## TASK PROMPT
Please write out the data word for word from the line with "In the bar chart on the left, how many series" to the line with "What is the difference between the green", including both of those lines. Leave out any pictures.

## DATA TO USE
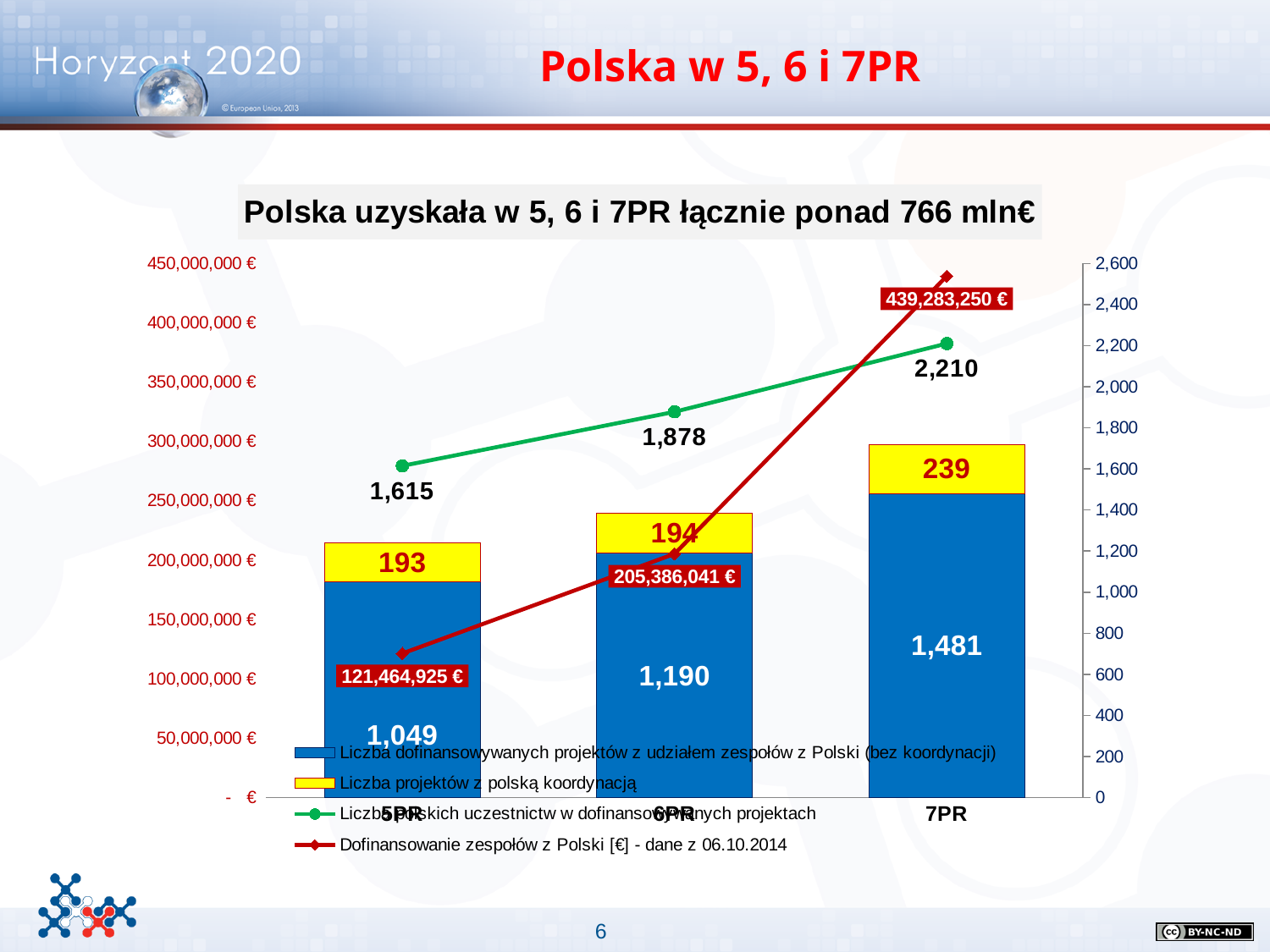
What is the value of 'Liczba dofinansowywanych projektów z udziałem zespołów z Polski (bez koordynacji)' for 5PR? 1,049 What is the total height of the stacked bar for 6PR (both bar series combined)? 1,384 Is the 'Liczba dofinansowywanych projektów z udziałem zespołów z Polski (bez koordynacji)' value larger for 6PR or 7PR? 7PR What is the value of 'Liczba projektów z polską koordynacją' for 7PR? 239 What is the difference between the 'Liczba polskich uczestnictw w dofinansowanych projektach' values for 7PR and 5PR? 595 What is the value of 'Dofinansowanie zespołów z Polski [€]' for 5PR? 121,464,925 € Does the 'Dofinansowanie zespołów z Polski [€]' line rise or fall from 5PR to 7PR? rise What is the value of 'Dofinansowanie zespołów z Polski [€]' for 7PR? 439,283,250 € How many series does the legend list? 4 How many 'Liczba polskich uczestnictw w dofinansowanych projektach' are shown for 6PR? 1,878 Which programme has the lowest number of 'Liczba polskich uczestnictw w dofinansowanych projektach'? 5PR Which programme has the highest value for 'Dofinansowanie zespołów z Polski [€]'? 7PR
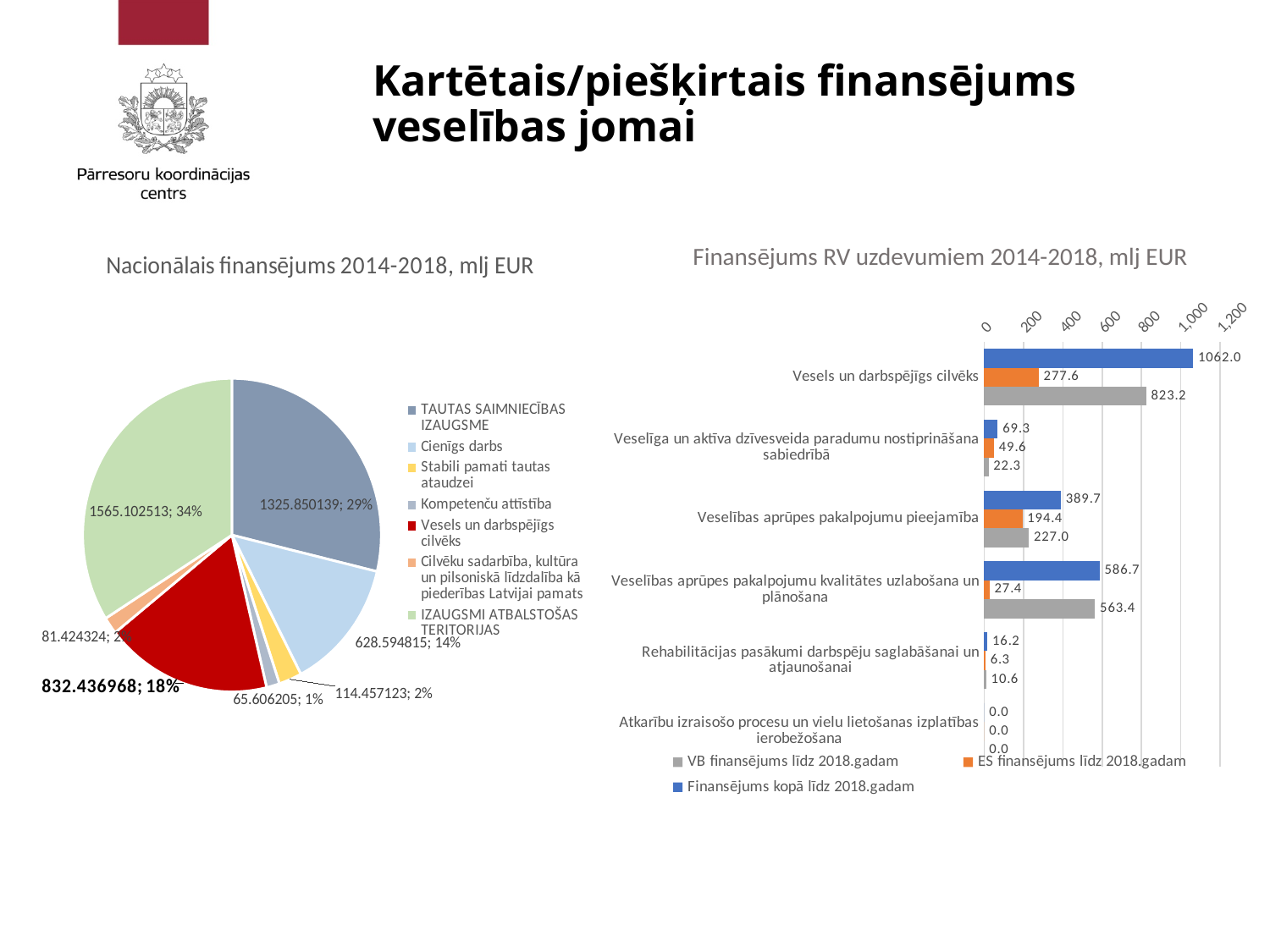
How many slices does the pie chart 'Nacionālais finansējums 2014-2018, mlj EUR' have? 7 In the bar chart 'Finansējums RV uzdevumiem 2014-2018, mlj EUR', what is the value of 'ES finansējums līdz 2018.gadam' for 'Veselības aprūpes pakalpojumu pieejamība'? 194.4 In the bar chart 'Finansējums RV uzdevumiem 2014-2018, mlj EUR', which category has the highest 'Finansējums kopā līdz 2018.gadam' value? Vesels un darbspējīgs cilvēks In the bar chart 'Finansējums RV uzdevumiem 2014-2018, mlj EUR', what is the value of 'Finansējums kopā līdz 2018.gadam' for 'Vesels un darbspējīgs cilvēks'? 1062.0 In the pie chart 'Nacionālais finansējums 2014-2018, mlj EUR', what share does the slice 'IZAUGSMI ATBALSTOŠAS TERITORIJAS' have? 34% In the bar chart 'Finansējums RV uzdevumiem 2014-2018, mlj EUR', what colour represents 'ES finansējums līdz 2018.gadam'? Orange In the pie chart 'Nacionālais finansējums 2014-2018, mlj EUR', which is larger: 'TAUTAS SAIMNIECĪBAS IZAUGSME' or 'Cienīgs darbs'? TAUTAS SAIMNIECĪBAS IZAUGSME What type of chart is 'Finansējums RV uzdevumiem 2014-2018, mlj EUR'? Bar chart In the pie chart 'Nacionālais finansējums 2014-2018, mlj EUR', what value is shown for 'Vesels un darbspējīgs cilvēks'? 832.436968 How many series does the legend of the bar chart 'Finansējums RV uzdevumiem 2014-2018, mlj EUR' list? 3 In the bar chart 'Finansējums RV uzdevumiem 2014-2018, mlj EUR', what is the difference between 'VB finansējums līdz 2018.gadam' and 'ES finansējums līdz 2018.gadam' for 'Veselības aprūpes pakalpojumu kvalitātes uzlabošana un plānošana'? 536.0 In the pie chart 'Nacionālais finansējums 2014-2018, mlj EUR', which slice is the smallest? Kompetenču attīstība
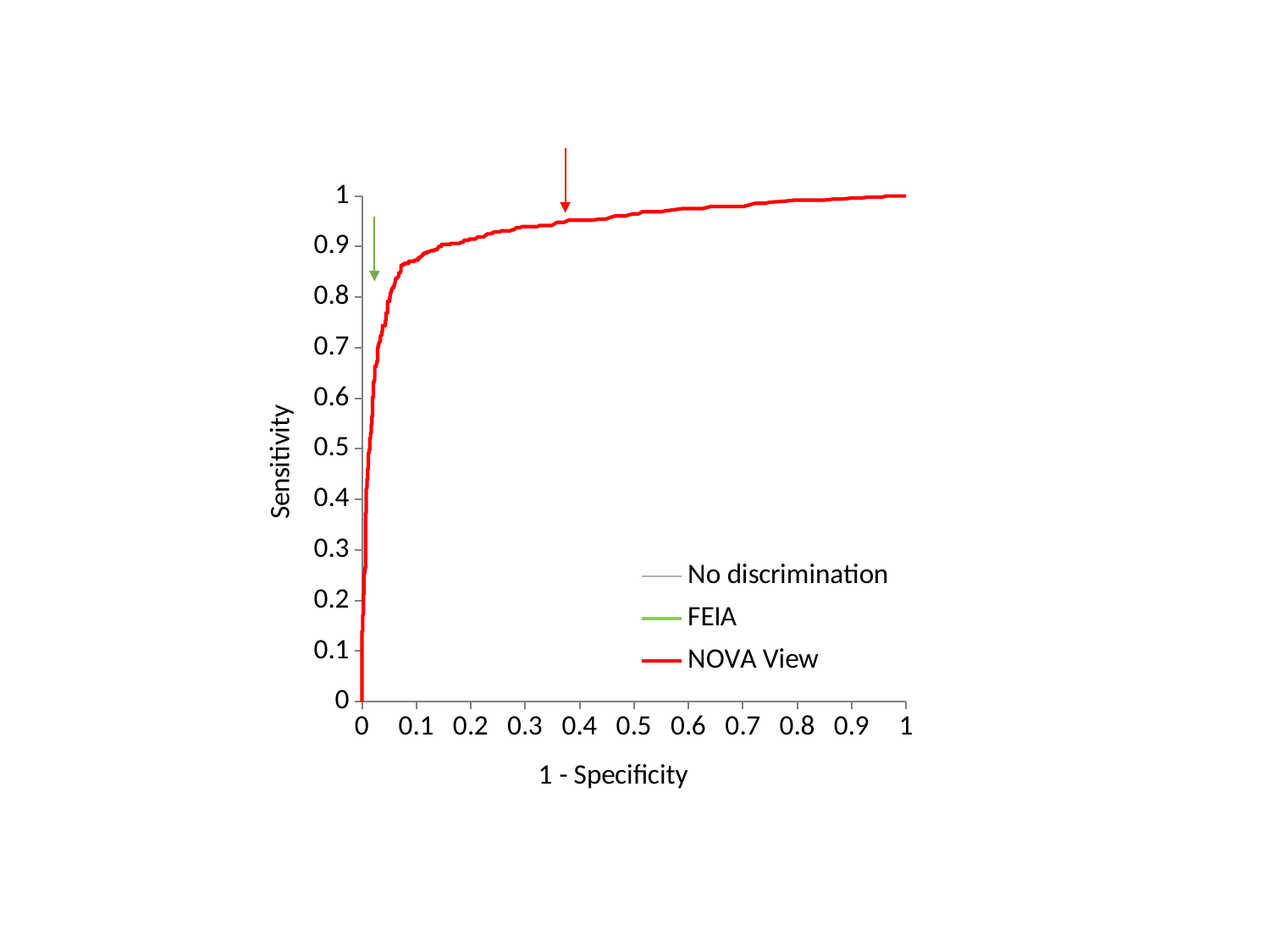
What kind of chart is shown on the slide? line chart Is the NOVA View sensitivity at 1 - Specificity of 0.5 greater or less than 0.9? greater What is the label of the x axis? 1 - Specificity What is the label of the y axis? Sensitivity Is the NOVA View sensitivity at 1 - Specificity of 0.1 greater or less than 0.8? greater Is the NOVA View sensitivity at 1 - Specificity of 0.3 greater or less than 1? less How many series does the legend list? 3 Does the NOVA View curve rise or fall as 1 - Specificity increases? rise What is the highest value shown on the y axis? 1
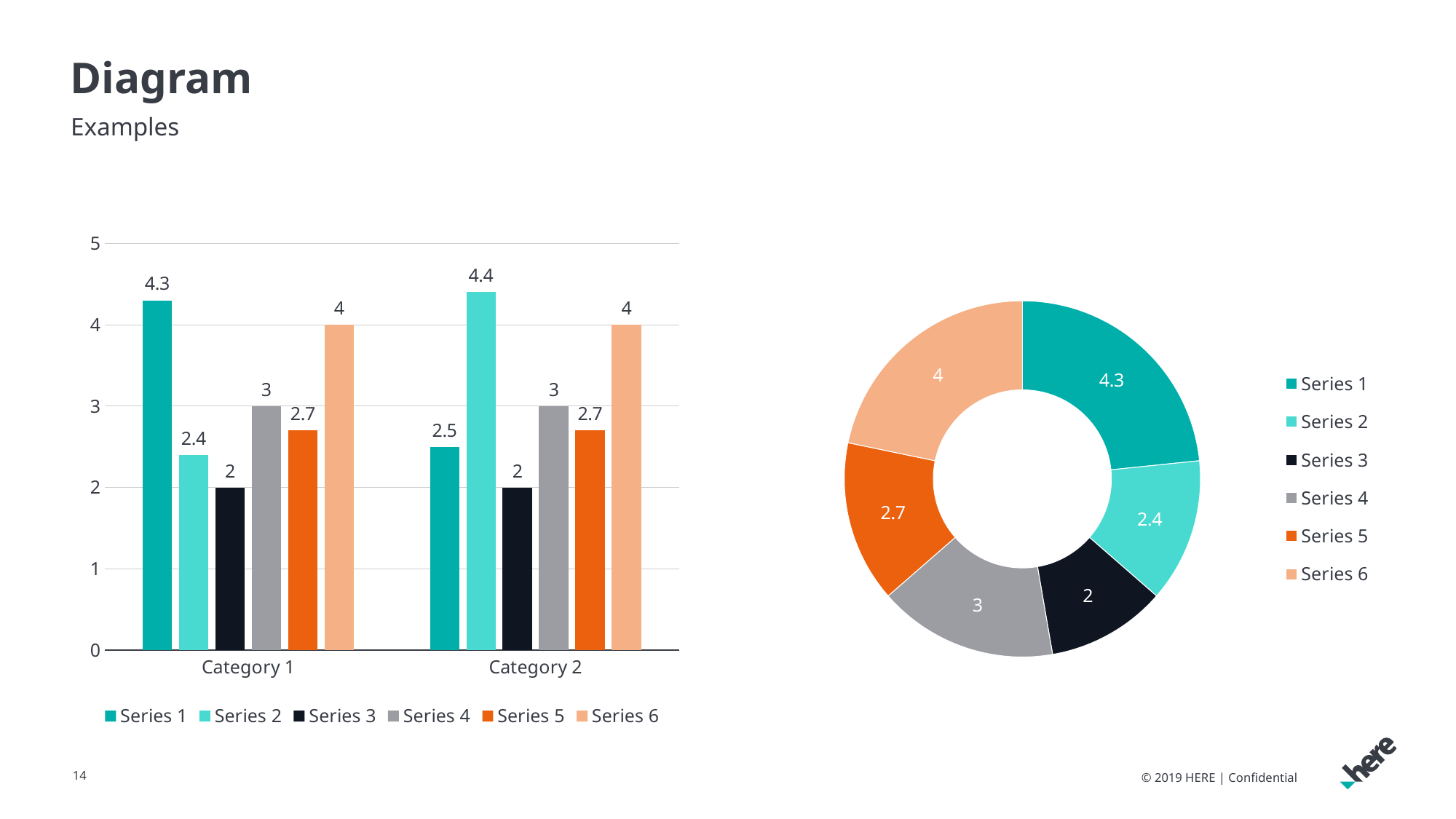
In the bar chart on the left, how many series does the legend list? 6 In the bar chart on the left, which series has the highest value in Category 2? Series 2 In the bar chart on the left, what is the value of Series 1 for Category 1? 4.3 In the bar chart on the left, how many categories are shown on the x axis? 2 In the bar chart on the left, which is larger: Series 5 or Series 6 in Category 1? Series 6 In the doughnut chart on the right, what is the difference between the Series 6 and Series 2 values? 1.6 In the bar chart on the left, which series has the lowest value in Category 1? Series 3 In the bar chart on the left, what is the value of Series 2 for Category 2? 4.4 In the doughnut chart on the right, which series has the largest slice? Series 1 In the bar chart on the left, what is the difference between Series 1 in Category 1 and Series 1 in Category 2? 1.8 What kind of chart is shown on the right side of the slide? Doughnut chart In the doughnut chart on the right, what is the value of Series 5? 2.7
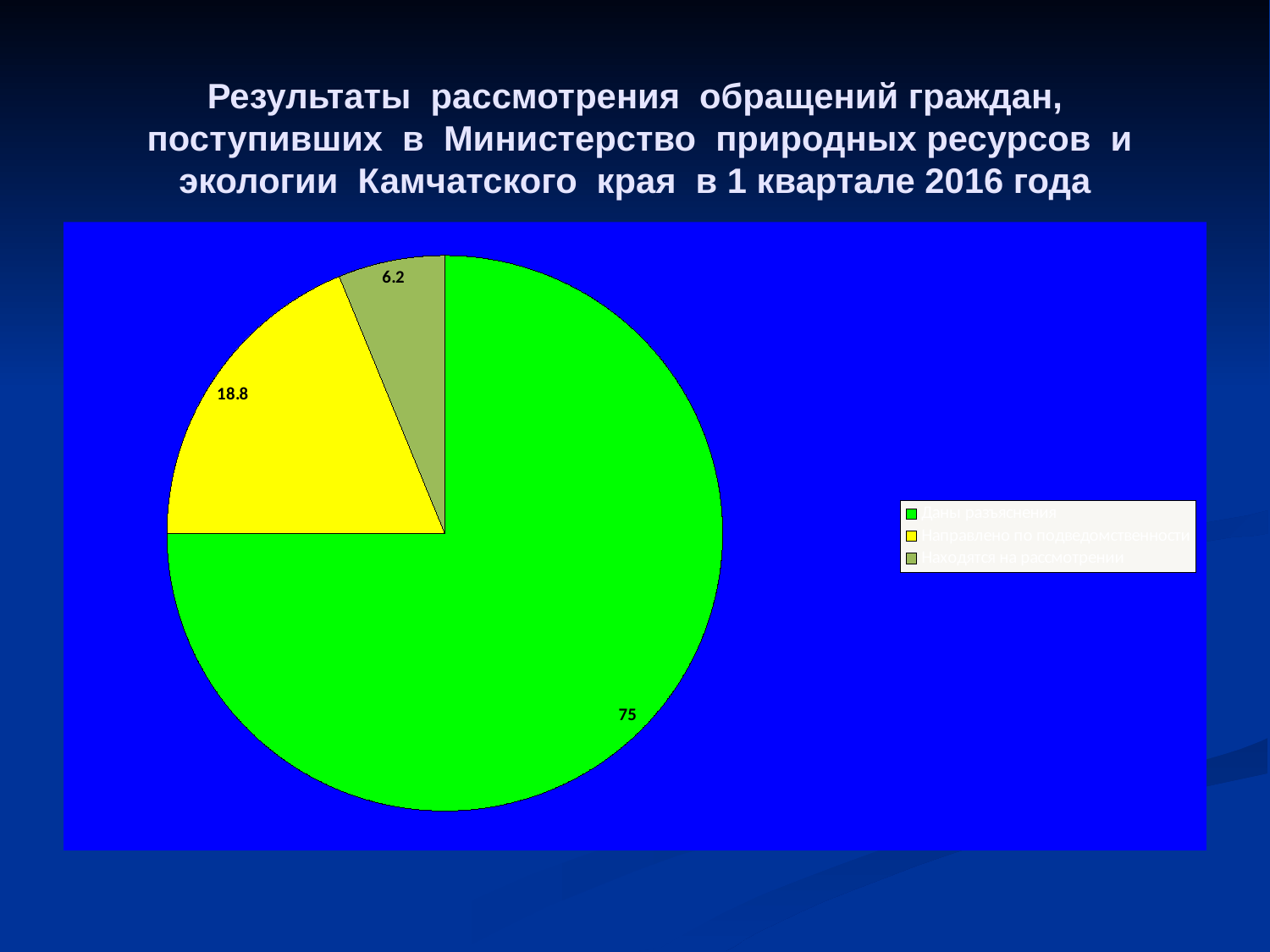
What is the difference between the green slice value and the yellow slice value? 56.2 Which slice of the pie chart is the largest? the green slice (Даны разъяснения) Which quarter and year does the slide title say the data refers to? 1 квартал 2016 года How many entries does the legend of the pie chart list? 3 What value is labelled on the yellow slice of the pie chart? 18.8 What is the difference between the yellow slice value and the grey-green slice value? 12.6 What value is labelled on the green slice of the pie chart? 75 How many slices does the pie chart have? 3 What value is labelled on the grey-green slice of the pie chart? 6.2 Which slice of the pie chart is the smallest? the grey-green slice (Находятся на рассмотрении) What type of chart is shown on the slide? pie chart Which is larger: the yellow slice or the grey-green slice? the yellow slice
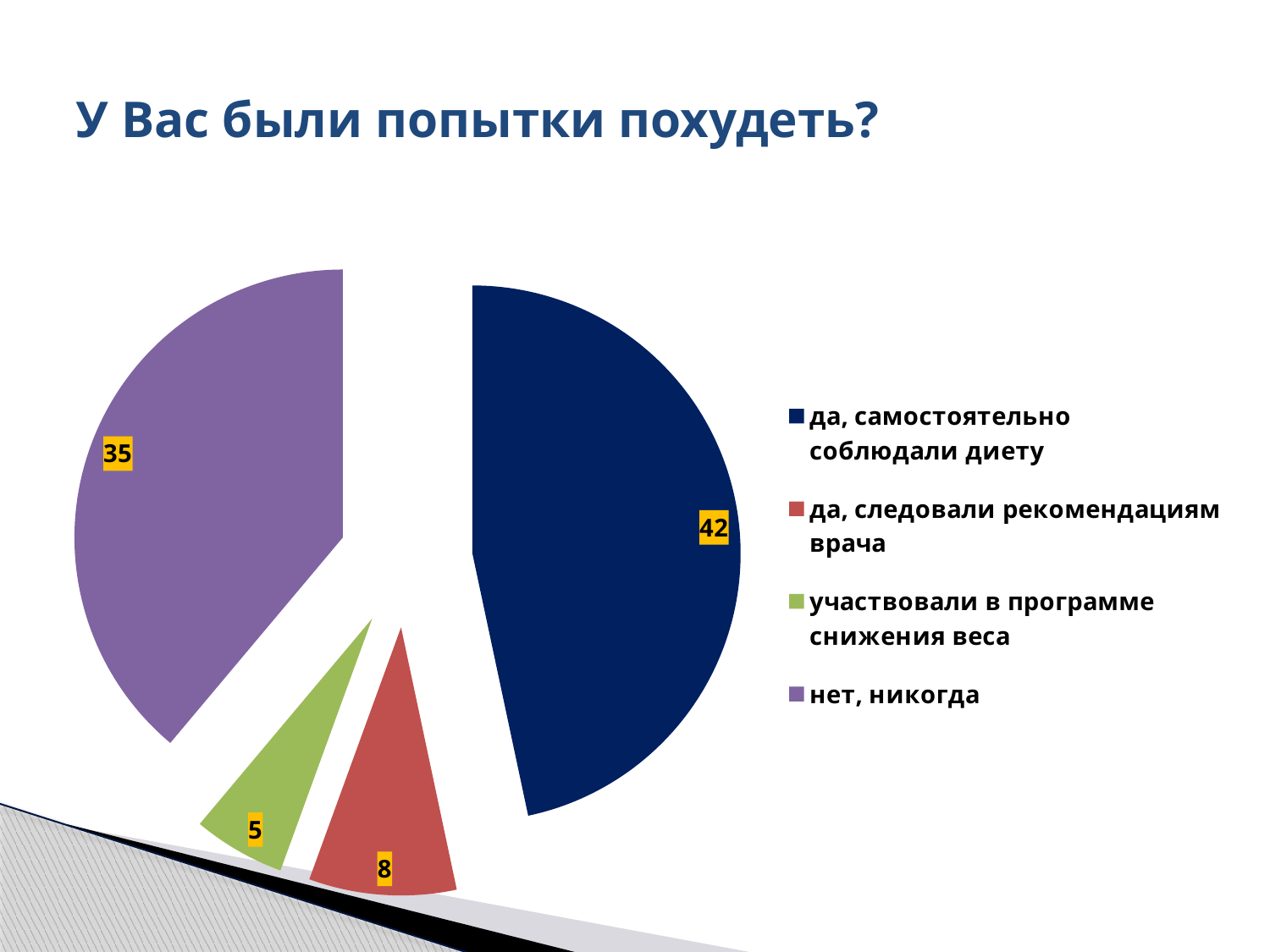
What value is shown for the slice 'участвовали в программе снижения веса'? 5 What is the difference between the values for 'да, следовали рекомендациям врача' and 'участвовали в программе снижения веса'? 3 What kind of chart is shown on the slide? pie chart What value is shown for the slice 'да, самостоятельно соблюдали диету'? 42 Which is larger: the value for 'нет, никогда' or the value for 'да, следовали рекомендациям врача'? нет, никогда Which category has the largest slice of the pie? да, самостоятельно соблюдали диету What value is shown for the slice 'да, следовали рекомендациям врача'? 8 What is the difference between the values for 'да, самостоятельно соблюдали диету' and 'нет, никогда'? 7 What is the title of the chart on the slide? У Вас были попытки похудеть? What value is shown for the slice 'нет, никогда'? 35 Which category has the smallest slice of the pie? участвовали в программе снижения веса How many categories does the pie chart show? 4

## ANSWER TO THE PROBLEM
In the bar chart on the left, how many series does the legend list? 6 In the bar chart on the left, which series has the highest value in Category 2? Series 2 In the bar chart on the left, what is the value of Series 1 for Category 1? 4.3 In the bar chart on the left, how many categories are shown on the x axis? 2 In the bar chart on the left, which is larger: Series 5 or Series 6 in Category 1? Series 6 In the doughnut chart on the right, what is the difference between the Series 6 and Series 2 values? 1.6 In the bar chart on the left, which series has the lowest value in Category 1? Series 3 In the bar chart on the left, what is the value of Series 2 for Category 2? 4.4 In the doughnut chart on the right, which series has the largest slice? Series 1 In the bar chart on the left, what is the difference between Series 1 in Category 1 and Series 1 in Category 2? 1.8 What kind of chart is shown on the right side of the slide? Doughnut chart In the doughnut chart on the right, what is the value of Series 5? 2.7
What is the difference between the green slice value and the yellow slice value? 56.2 Which slice of the pie chart is the largest? the green slice (Даны разъяснения) Which quarter and year does the slide title say the data refers to? 1 квартал 2016 года How many entries does the legend of the pie chart list? 3 What value is labelled on the yellow slice of the pie chart? 18.8 What is the difference between the yellow slice value and the grey-green slice value? 12.6 What value is labelled on the green slice of the pie chart? 75 How many slices does the pie chart have? 3 What value is labelled on the grey-green slice of the pie chart? 6.2 Which slice of the pie chart is the smallest? the grey-green slice (Находятся на рассмотрении) What type of chart is shown on the slide? pie chart Which is larger: the yellow slice or the grey-green slice? the yellow slice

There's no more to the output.